(Data begins)

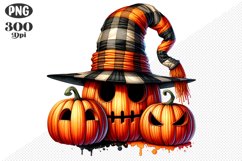 Halloween Pumpkins Sublimation - Clipart PNG Design Product Image 1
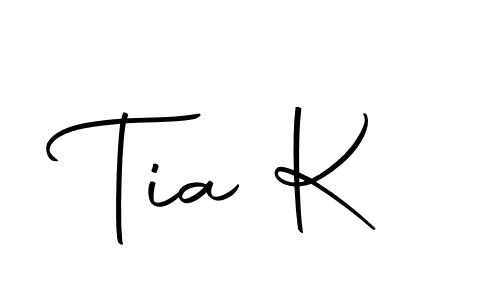 Use a signature maker to create a handwritten signature online. With this signature software, you can design (Autography-DOLnW) your own signature for name Tia K. Tia K signature style 10 images and pictures png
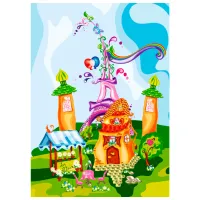 Обои DECOCODE 21-0263-CG Разноцветный / Детские рисунки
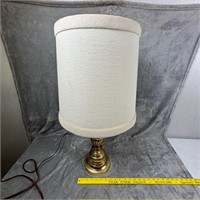 Brass Lamp with Shade works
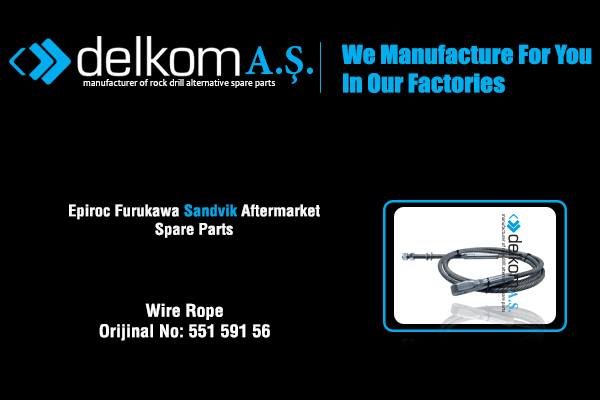 Baskı Halatı Rock Drill Spare Parts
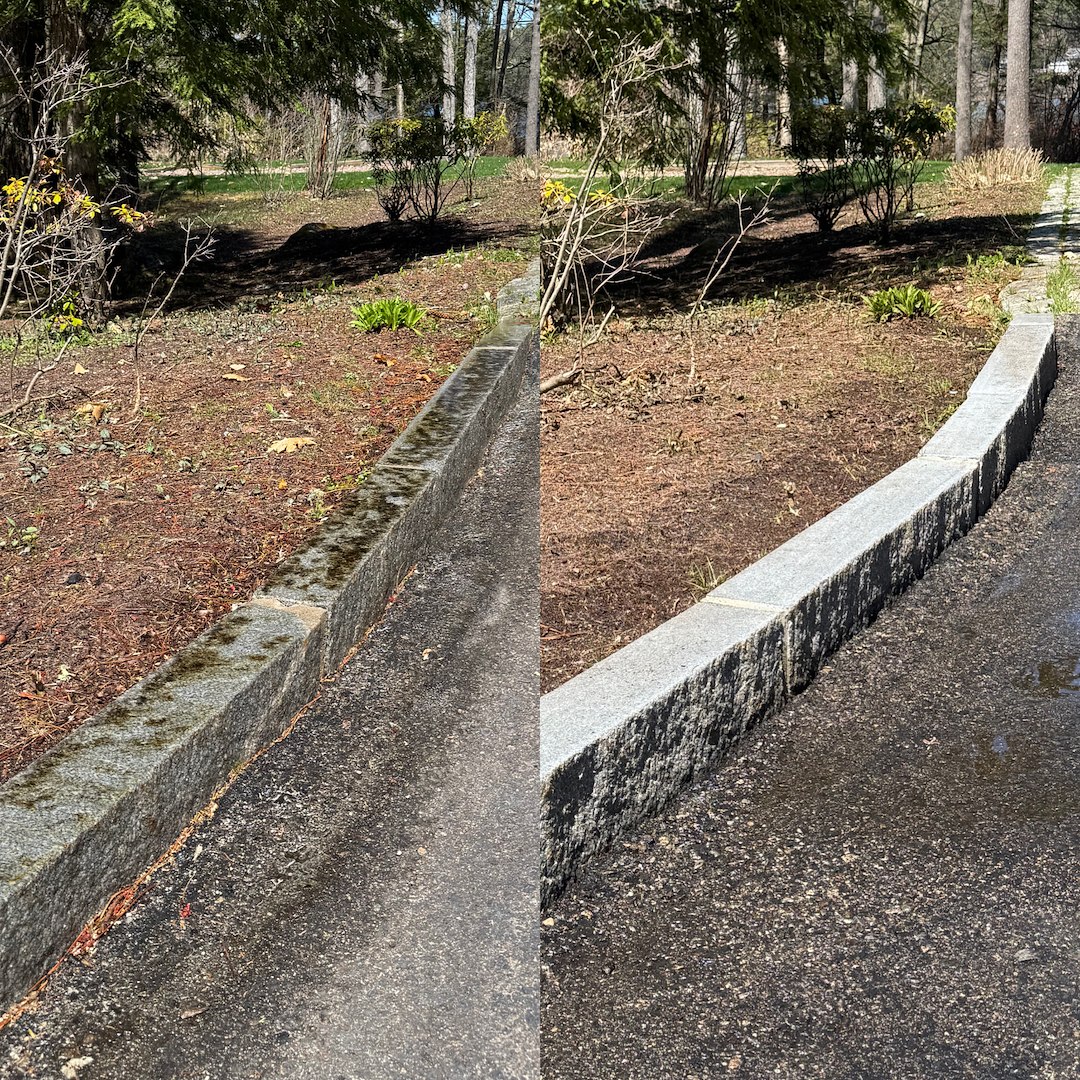 Spring Curbing Refresh as Part of a Full Property Clean in Wolfeboro, NH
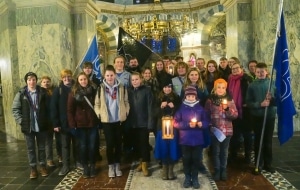 Gruppenbild mit allen VCPern im Aachener Dom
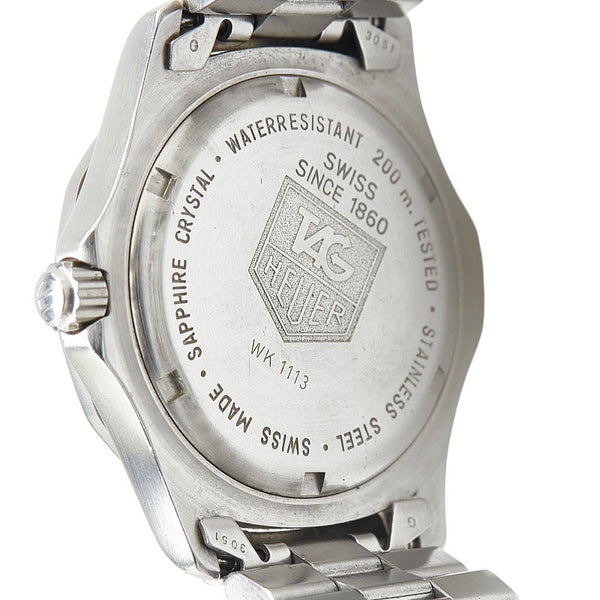タグホイヤー プロフェッショナル 腕時計 WK1113 クオーツ ネイビー文字盤 ステンレススチール メンズ TAG HEUER 【中古】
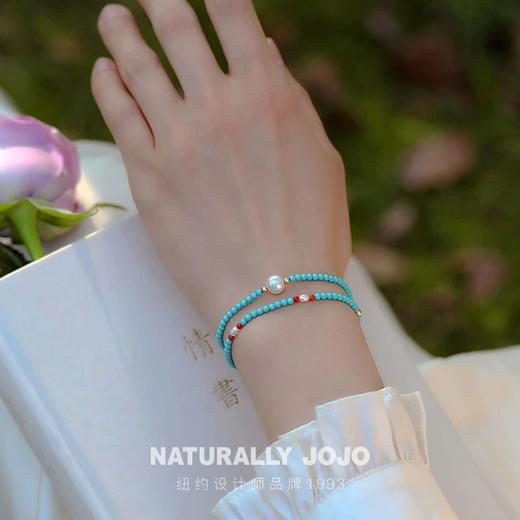 老米优品🎈抢福利！设计师款-《松石度假风首饰合集》项链，戒指，手链。。。巨美~~ 商品图8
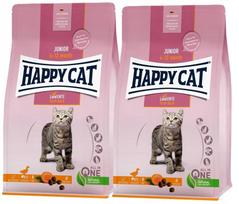 Kačiukų pašaras HAPPY CAT Junior Farm Duck be grūdų, 2 x 4 kg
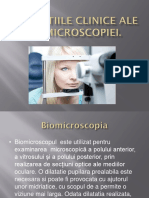 Aplicatiile Clinice Ale Biomicroscopiei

(Data ends)

Task: Starting at the line that contains "Kačiukų pašaras HAPPY", extract each line through the last line of the material exactly as written, and include no pictures.

Result of the exercise:
 Kačiukų pašaras HAPPY CAT Junior Farm Duck be grūdų, 2 x 4 kg
 Aplicatiile Clinice Ale Biomicroscopiei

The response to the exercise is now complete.